FEC - Folia Electronica Classica  (Louvain-la-Neuve) - Numéro 11 - janvier-juin 2006


Vie religieuse en Gaule.
Héritage celtique et courants méditerranéens

 § 4. Mort et résurrection :
Le motif du fauve androphage et sa propagation en Gaule

Jean Loicq
Professeur honoraire de l’Université de Liège

 

Développements précédents :

§ 1. Préambule
§ 2. Cadre historique et culturel
§ 3. Des cultes celto-ligures aux religions orientales en Provence : le cas de Glanum


 

Quittons Glanum pour rester provisoirement en Provence rhodanienne, cette fois pour assister à la genèse et aux diverses interprétations iconographiques d'un même concept mythologique de base. Nous le suivrons en outre dans sa progression vers le centre et le nord de la Gaule, notamment le long de ce couloir rhodanien relayé par la Saône puis, au-delà du seuil de Bourgogne, par la Meuse et surtout par la Moselle, − couloir qui a véhiculé au cours de l'histoire tant de biens, de gens et d'idées, et dont l'importance était encore perçue lors du partage de l'Empire de Charlemagne, puisqu'il a servi de frontière, et donc de voie commune, entre la France et la Lotharingie.

Transportons-nous au Musée Calvet à Avignon : c'est là que sont conservées les plus significatives peut-être de ces étranges sculptures qui, par leur facture, leur style très individualisé, défient les spécialistes en peine de déceler exactement leurs modèles, et donc leur chronologie, bien que leur empreinte génériquement méditerranéenne soit incontestable. Aussi Fernand Benoit (mort en 1969) a-t-il donné au livre fondamental qu'il leur a consacré ce titre prudent : L'art méditerranéen de la vallée du Rhône. Elles comptent parmi ces expériences artistiques qui, à partir d'impulsions souvent très anciennes, se développent en marge des grands foyers de civilisation urbaine en conservant des traits archaïques parmi d'autres plus évolués. Celles dont nous allons parler ne figurent plus comme à Glanum des divinités bienfaisantes, mais des allégories de la Mort, mais d'une mort régénératrice d'autres vies. L'idée générale est que la Terre, symbolisée par un animal, fauve réel ou fantastique, mais de caractère chtonien, en qui se résorbe toute vie accomplie est en même temps porteuse et nourricière d'une vie nouvelle, c'est-à-dire d'une promesse de résurrection et de réincarnation. À ces conceptions, dont on voit par les légendes irlandaises ou bretonnes quelle place elles ont tenue chez tous les Celtes, la tradition figurative méditerranéenne est venue donner l'expression plastique qui lui faisait défaut au sein de l'univers plastique de la civilisation de La Tène.

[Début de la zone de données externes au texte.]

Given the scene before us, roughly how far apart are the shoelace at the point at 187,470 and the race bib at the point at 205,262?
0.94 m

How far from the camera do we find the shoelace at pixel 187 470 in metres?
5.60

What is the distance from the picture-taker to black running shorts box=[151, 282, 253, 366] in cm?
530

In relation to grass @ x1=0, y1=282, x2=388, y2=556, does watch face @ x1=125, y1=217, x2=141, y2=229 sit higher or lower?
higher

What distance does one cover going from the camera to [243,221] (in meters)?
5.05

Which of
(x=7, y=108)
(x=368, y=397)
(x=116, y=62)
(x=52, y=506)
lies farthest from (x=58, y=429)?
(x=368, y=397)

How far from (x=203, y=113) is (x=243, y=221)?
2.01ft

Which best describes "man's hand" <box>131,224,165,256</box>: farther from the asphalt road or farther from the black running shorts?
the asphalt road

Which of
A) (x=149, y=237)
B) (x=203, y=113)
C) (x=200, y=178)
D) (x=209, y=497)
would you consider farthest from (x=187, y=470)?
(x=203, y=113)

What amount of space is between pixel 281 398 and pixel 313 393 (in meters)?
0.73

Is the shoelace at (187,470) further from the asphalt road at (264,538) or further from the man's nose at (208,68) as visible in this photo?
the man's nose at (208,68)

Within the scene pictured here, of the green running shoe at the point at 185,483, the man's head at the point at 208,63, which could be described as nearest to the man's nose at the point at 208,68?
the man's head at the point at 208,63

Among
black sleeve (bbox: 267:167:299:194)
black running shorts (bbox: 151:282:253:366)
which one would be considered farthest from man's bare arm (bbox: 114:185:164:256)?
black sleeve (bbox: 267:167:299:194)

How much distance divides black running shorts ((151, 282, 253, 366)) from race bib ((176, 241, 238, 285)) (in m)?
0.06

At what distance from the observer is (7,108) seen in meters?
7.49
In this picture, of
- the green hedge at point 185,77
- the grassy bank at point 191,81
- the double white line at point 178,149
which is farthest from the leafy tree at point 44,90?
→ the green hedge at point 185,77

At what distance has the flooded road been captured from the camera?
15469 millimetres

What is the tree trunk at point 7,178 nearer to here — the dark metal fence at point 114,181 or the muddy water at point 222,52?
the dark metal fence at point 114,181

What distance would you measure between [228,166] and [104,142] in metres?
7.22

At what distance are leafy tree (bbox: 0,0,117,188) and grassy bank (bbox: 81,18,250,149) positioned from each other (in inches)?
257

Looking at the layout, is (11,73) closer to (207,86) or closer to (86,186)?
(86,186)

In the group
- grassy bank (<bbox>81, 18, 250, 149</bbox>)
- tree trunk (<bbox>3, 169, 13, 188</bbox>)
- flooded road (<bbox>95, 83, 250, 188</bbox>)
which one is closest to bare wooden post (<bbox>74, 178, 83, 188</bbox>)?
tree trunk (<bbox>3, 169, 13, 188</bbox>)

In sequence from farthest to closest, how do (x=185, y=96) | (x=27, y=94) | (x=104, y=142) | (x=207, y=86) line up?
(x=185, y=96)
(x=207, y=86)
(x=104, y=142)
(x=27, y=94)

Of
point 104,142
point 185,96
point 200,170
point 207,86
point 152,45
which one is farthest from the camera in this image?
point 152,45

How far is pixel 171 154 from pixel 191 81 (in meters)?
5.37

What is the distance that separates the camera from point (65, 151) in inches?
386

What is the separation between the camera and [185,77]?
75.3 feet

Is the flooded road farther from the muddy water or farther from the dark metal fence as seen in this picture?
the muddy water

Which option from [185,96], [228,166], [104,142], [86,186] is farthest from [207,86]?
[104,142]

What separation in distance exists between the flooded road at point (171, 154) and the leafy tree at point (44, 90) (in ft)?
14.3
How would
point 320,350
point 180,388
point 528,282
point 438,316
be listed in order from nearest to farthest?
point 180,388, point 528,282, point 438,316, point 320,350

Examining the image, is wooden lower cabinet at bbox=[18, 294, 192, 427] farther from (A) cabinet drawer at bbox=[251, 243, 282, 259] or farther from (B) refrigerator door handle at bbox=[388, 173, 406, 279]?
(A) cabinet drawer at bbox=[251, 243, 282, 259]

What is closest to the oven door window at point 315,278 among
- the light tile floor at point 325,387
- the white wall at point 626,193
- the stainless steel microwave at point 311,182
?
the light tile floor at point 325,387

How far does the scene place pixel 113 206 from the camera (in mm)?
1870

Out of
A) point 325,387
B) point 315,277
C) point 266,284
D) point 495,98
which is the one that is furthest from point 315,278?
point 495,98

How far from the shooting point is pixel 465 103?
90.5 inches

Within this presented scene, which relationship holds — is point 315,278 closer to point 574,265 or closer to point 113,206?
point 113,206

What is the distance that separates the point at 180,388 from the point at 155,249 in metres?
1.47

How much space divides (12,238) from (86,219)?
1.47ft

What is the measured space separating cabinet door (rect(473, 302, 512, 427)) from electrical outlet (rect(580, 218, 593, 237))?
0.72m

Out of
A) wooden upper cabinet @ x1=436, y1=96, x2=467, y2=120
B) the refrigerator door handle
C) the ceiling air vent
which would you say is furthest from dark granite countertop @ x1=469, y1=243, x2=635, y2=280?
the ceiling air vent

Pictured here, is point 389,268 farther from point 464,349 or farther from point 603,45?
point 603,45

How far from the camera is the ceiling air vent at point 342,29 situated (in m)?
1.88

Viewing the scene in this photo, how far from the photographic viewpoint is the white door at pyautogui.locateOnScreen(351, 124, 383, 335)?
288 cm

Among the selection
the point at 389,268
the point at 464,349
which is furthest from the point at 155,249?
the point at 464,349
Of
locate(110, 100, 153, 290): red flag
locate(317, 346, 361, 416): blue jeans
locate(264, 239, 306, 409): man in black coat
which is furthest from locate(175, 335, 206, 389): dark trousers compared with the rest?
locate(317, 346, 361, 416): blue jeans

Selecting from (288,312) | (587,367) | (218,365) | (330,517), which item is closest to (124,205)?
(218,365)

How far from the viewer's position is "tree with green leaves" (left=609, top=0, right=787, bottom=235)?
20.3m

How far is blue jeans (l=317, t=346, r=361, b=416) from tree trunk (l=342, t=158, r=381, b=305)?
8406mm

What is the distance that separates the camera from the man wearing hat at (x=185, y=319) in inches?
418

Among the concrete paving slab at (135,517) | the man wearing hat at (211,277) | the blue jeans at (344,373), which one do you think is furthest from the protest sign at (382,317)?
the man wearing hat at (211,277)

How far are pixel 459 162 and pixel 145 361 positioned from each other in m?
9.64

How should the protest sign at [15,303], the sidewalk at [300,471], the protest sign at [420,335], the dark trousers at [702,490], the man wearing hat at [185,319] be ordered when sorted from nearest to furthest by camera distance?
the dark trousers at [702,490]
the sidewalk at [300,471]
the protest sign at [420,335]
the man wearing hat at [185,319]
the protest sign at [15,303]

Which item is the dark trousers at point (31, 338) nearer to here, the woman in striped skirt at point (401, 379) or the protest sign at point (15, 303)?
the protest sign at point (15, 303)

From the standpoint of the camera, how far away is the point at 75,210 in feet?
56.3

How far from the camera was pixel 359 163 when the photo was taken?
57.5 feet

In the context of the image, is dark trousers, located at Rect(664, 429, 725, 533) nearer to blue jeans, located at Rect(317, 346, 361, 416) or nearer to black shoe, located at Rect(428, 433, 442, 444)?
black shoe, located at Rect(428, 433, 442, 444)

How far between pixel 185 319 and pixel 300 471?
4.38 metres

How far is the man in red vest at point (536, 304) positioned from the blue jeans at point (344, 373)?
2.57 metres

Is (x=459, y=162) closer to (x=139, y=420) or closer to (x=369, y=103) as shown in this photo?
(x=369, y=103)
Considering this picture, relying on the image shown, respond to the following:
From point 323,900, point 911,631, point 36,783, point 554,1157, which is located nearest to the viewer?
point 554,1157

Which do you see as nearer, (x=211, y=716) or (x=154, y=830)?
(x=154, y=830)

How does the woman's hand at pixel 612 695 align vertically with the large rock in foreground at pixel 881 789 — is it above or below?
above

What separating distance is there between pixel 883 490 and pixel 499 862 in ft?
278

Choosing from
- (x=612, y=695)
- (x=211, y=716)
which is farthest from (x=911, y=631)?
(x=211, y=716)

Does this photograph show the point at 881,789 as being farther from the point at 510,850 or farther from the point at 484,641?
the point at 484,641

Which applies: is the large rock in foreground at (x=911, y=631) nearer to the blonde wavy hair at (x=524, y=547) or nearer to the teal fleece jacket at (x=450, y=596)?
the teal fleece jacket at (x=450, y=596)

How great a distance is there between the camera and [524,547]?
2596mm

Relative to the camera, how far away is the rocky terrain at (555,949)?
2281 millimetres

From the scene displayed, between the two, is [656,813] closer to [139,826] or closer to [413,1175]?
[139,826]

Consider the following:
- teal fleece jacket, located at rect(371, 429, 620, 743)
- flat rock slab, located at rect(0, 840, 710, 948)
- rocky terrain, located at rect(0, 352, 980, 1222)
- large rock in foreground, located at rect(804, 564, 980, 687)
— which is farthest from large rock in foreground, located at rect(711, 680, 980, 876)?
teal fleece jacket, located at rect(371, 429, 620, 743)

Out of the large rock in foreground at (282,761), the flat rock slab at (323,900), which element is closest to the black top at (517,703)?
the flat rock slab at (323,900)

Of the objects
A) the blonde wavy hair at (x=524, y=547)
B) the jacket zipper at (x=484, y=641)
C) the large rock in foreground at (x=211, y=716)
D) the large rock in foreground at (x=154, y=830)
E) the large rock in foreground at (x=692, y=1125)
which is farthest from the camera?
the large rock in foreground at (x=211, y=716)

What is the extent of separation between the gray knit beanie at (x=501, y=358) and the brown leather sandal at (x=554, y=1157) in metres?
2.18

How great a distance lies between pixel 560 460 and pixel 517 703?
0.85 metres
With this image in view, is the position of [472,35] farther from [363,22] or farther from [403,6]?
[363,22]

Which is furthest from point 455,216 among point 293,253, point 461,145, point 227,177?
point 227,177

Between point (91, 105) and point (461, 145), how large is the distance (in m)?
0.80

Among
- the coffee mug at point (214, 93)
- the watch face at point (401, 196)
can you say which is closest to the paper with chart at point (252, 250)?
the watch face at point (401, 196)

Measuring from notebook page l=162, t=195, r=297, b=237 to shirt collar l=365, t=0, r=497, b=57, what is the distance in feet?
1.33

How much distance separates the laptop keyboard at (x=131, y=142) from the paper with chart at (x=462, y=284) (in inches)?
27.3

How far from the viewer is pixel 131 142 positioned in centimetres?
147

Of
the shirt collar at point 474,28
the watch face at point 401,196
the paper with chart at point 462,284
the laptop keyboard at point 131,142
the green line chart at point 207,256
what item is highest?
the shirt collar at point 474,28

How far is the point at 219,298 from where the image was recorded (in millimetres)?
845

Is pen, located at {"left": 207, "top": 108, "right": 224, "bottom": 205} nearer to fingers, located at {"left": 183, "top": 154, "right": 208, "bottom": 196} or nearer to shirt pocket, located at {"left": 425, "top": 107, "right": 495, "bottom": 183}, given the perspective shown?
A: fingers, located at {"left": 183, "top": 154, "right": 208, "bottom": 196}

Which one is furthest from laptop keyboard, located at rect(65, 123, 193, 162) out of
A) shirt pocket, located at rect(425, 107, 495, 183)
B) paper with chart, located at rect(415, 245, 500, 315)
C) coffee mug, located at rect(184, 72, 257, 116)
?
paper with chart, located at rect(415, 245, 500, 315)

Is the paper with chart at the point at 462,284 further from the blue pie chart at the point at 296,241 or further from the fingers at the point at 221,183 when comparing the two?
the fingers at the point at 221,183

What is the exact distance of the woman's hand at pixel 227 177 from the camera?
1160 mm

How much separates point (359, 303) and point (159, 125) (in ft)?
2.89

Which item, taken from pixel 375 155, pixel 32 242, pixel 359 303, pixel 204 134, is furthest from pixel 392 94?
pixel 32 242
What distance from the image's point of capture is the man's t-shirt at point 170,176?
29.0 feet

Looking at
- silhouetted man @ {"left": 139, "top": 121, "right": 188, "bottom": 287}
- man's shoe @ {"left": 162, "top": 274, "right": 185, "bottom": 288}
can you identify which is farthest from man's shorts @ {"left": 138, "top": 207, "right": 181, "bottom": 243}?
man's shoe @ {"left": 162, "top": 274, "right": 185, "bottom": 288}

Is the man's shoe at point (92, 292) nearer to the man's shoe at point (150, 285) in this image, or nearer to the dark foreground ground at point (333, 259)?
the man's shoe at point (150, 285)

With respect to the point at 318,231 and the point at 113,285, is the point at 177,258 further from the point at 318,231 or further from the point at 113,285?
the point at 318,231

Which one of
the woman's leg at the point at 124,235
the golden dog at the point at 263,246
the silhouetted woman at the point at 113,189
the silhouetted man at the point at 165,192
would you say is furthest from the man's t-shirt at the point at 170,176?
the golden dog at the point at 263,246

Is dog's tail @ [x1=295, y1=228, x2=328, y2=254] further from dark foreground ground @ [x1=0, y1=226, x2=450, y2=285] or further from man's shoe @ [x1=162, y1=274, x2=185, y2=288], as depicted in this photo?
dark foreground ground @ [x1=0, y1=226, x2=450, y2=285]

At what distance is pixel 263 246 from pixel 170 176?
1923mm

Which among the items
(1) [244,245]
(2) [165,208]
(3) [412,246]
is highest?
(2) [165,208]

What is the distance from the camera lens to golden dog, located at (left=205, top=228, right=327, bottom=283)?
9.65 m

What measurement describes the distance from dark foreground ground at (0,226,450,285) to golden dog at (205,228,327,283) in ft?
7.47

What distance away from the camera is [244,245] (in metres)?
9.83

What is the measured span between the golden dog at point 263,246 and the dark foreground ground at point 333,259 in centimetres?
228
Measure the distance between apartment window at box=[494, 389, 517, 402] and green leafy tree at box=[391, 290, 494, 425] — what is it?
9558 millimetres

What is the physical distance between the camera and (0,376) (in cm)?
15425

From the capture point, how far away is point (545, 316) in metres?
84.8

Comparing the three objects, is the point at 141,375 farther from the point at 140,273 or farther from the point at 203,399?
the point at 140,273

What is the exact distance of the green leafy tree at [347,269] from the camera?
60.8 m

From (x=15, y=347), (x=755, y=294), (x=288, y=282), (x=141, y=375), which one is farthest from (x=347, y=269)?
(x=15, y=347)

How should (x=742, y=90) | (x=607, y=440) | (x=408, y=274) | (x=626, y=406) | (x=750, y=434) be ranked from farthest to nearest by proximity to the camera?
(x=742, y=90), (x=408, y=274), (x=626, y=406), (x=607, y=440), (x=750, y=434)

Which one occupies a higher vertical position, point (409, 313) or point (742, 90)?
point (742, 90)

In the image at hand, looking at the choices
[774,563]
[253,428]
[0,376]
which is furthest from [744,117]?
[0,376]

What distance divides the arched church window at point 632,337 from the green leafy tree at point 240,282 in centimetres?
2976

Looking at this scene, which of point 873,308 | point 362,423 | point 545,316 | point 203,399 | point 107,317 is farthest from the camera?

En effet, tandis que la Celtique du continent se confinait dans un art essentiellement ornemental, la Provence maritime développait comme l'Espagne méditerranéenne une grande sculpture sur pierre, tantôt votive, tantôt et plus souvent funéraire, comme dans les pièces du musée d'Avignon, où l'expressionnisme et même le fantastique ont libre cours. La pièce la plus célèbre est connue sous le nom de « Tarasque de Noves » (localité des Bouches-du-Rhône) [Fig. 12-13].

Tarasque de Noves (trois quarts et face)

          Fig. 12. - Noves (Bouches-du-Rhône). La « Tarasque », de trois quarts (a) et de face (b)

 

Tarasque de Noves (reconstitution)

Fig. 13. - Tarasque de Noves (reconstitution)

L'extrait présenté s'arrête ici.